In closing Rosenstein stated:
“In order to promote consistency in our white collar efforts, we established a new Working Group on Corporate Enforcement and Accountability within the Justice Department. The working group includes Department leaders and senior officials from the FBI, the Criminal Division, the Civil Division, other litigating divisions involved in significant corporate investigations, and the U.S. Attorney’s Offices.

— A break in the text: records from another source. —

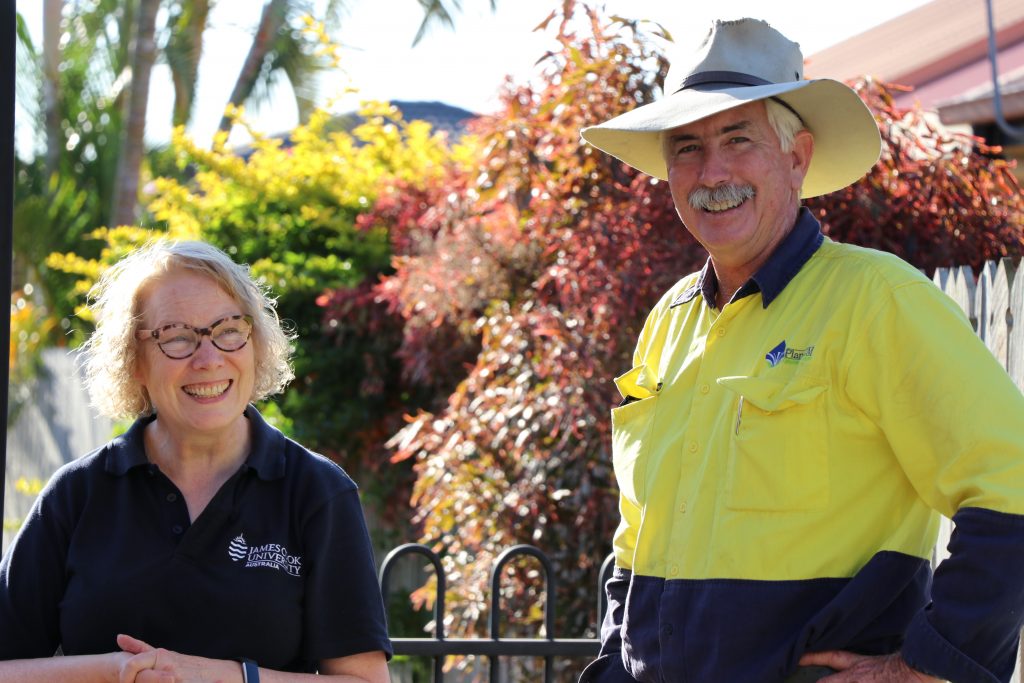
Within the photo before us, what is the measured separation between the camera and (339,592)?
7.92ft

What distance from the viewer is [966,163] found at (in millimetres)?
4461

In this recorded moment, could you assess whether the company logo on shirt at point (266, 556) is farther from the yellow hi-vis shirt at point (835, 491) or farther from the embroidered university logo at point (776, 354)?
the embroidered university logo at point (776, 354)

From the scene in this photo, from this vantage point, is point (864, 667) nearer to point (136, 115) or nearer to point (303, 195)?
point (303, 195)

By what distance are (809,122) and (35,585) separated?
1750mm

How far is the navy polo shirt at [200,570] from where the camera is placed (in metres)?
2.38

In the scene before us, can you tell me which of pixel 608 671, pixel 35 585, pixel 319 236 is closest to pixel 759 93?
pixel 608 671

The working group will make internal recommendations about white collar crime, corporate compliance, and related issues. We look forward to collaborating with other agencies and regulators in implementing the new coordination policy. And we welcome input from stakeholders who share our commitment to reduce crime and uphold the rule of law. Most American companies are serious about engaging in lawful business practices. They want to do the right thing. They need and deserve our support to help protect them from criminals who seek unfair advantages. Corporate America should regard law enforcement as an ally. In turn, the government should provide incentives for companies to engage in ethical corporate behavior and to assist in federal investigations. Companies can help protect themselves by using caution when choosing business associates and by ensuring appropriate oversight of their activities.
By effectively combating white collar crime and prosecuting individuals when appropriate, we can protect Americans from fraud, and reduce the risk of another corporate-fraud epidemic. That will require us to get the policies right, articulate the policies clearly, train our agents and attorneys properly, and provide appropriate supervision.
The Department’s rhetoric gets a lot of attention – the policy memos and speeches. But performance matters most.
When we are serious about wanting people to follow the law, it does no good merely to post a sign. We need to make clear our intent to enforce the law, with sufficient vigor that people fear the consequences of violating it.”